News
Container exports from Japan to the U.S. amounted to 51,759 TEUs in January (based on volumes at ports of origin), down 3.6%, their first year-on-year contraction in four months, according to Descartes Datamyne statistics announced yesterday. The total consisted of 36,108 TEUs of direct shipments, up 7.5%, and 15,651 TEUs of those transshipped on the way, down 22.1%.
As for direct shipments from Japan to the U.S., 13,718 TEUs were from Tokyo, up 3.6%; 11,331 TEUs from Nagoya, up 16.1%; 7,948 TEUs from Osaka, up 2.5%; 2,545 TEUs from Yokohama, up 19.5%; and 268 TEUs from Shimizu, up 5.5%.
Transshipment (T/S) containers accounted for 30.2% of the total, down by 7.3 percentage points from December 2024. Containers transshipped in South Korea plunged 26.5% year on year to 10,373 TEUs, but those transshipped in Taiwan picked up 13.2% to 2,137 TEUs and in China, up 38.3% to 1,554 TEUs.
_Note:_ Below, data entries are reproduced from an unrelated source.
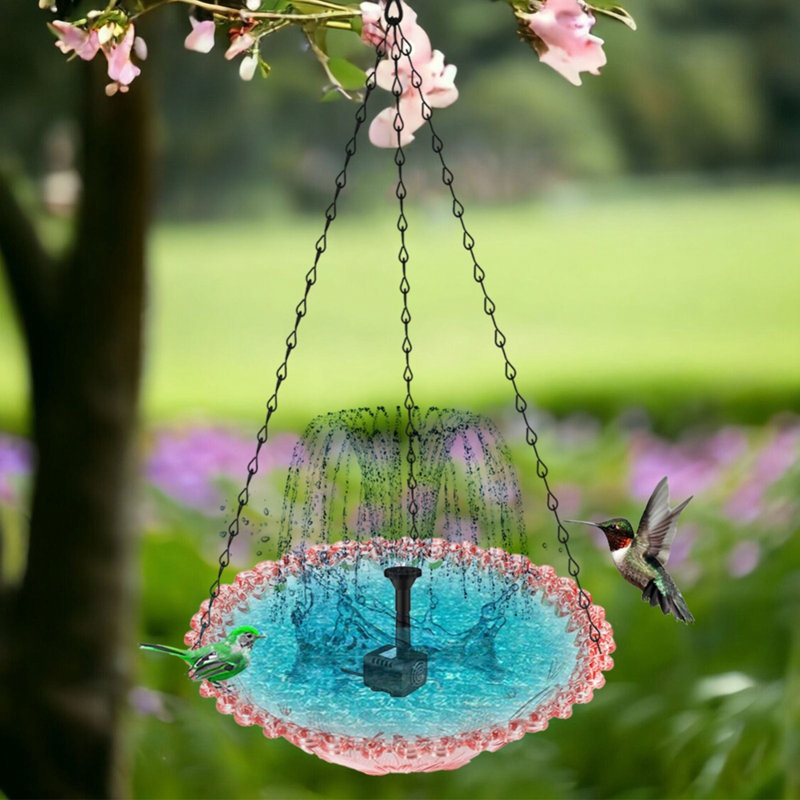 Fontaine flottante solaire pour animaux de compagnie, Rose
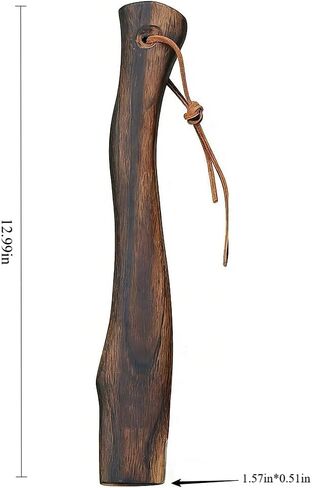 Universal Axe Handle - Hickory Wood Hatchet Handle Replacement-Durable Splinter-Proof Design for Camping Axes & Outdoor Tools, Easy to Install, Fits Most Hatchets in Saudi Arabia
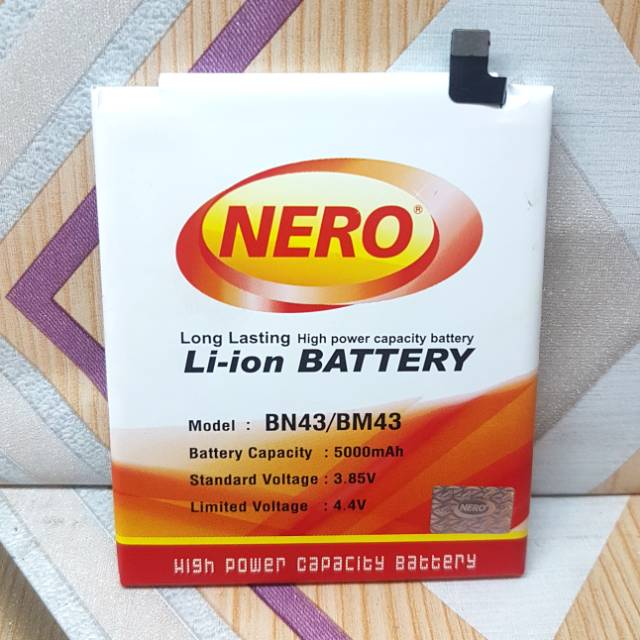 BATERAI DOUBLE POWER REDMI NOTE 4X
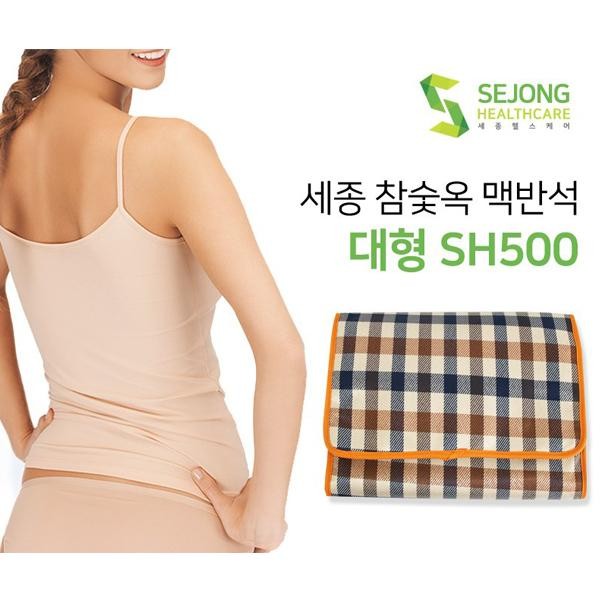 BN 세종 참숯옥 맥반석 찜질기 SH-500 대형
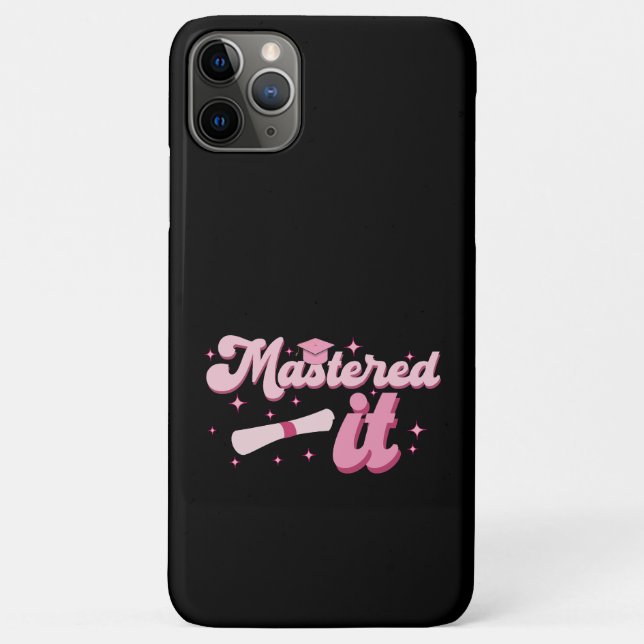 Meisterte es Master-Abschluss Absolvent MBA-Abschl Case-Mate iPhone Hülle (Rückseite)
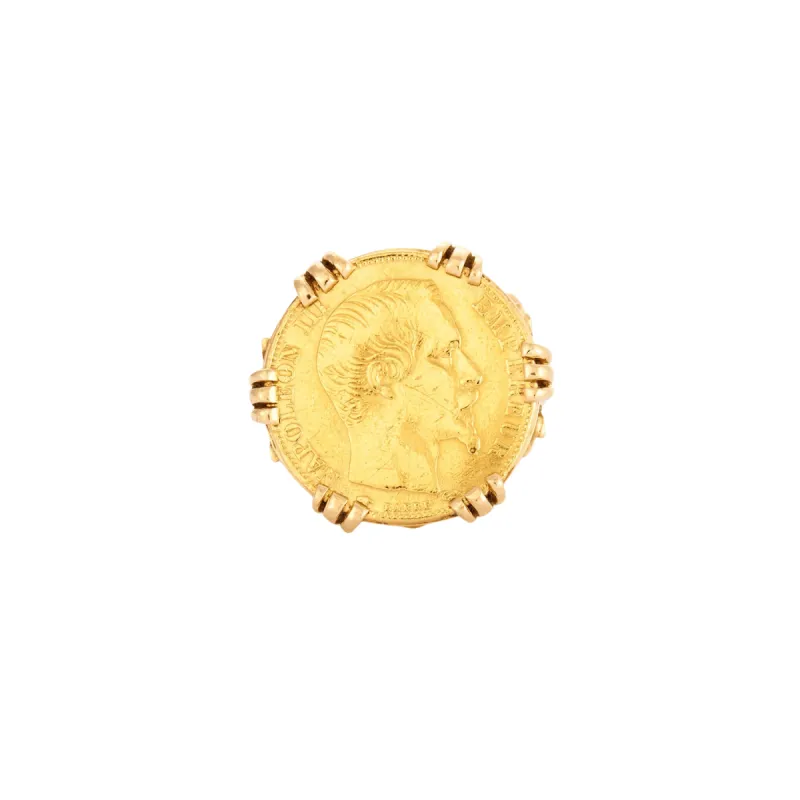 Bague Napoléon 20Fr or jaune sold by 58 Facettes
Unveiled on the same day were container imports from the U.S. to Japan in December 2024, which shrank 0.5% from a year earlier to 53,726 TEUs (based on volumes at ports of destination).
Direct shipments came to 31,916 TEUs, down 27.6%, and those transshipped on the way, 21,810 TEUs, up 120.8%. Of T/S containers, South Korea was responsible for 5,526 TEUs, up 2.7%; Canada, 5,128 TEUs, up 1,835.1%; Panama, 3,594 TEUs, up 12,293.1%; Taiwan, 1,981 TEUs, down 27.7%; and China, 1,749 TEUs, up 560%.
In 2024, container imports from the U.S. to Japan jumped 19.4% to 644,740 TEUs, exceeding the 600,000-TEU line for the first time since 2020 and pre-pandemic levels. By destination, throughput increased at Tokyo and Yokohama, which held a combined share of nearly 90%.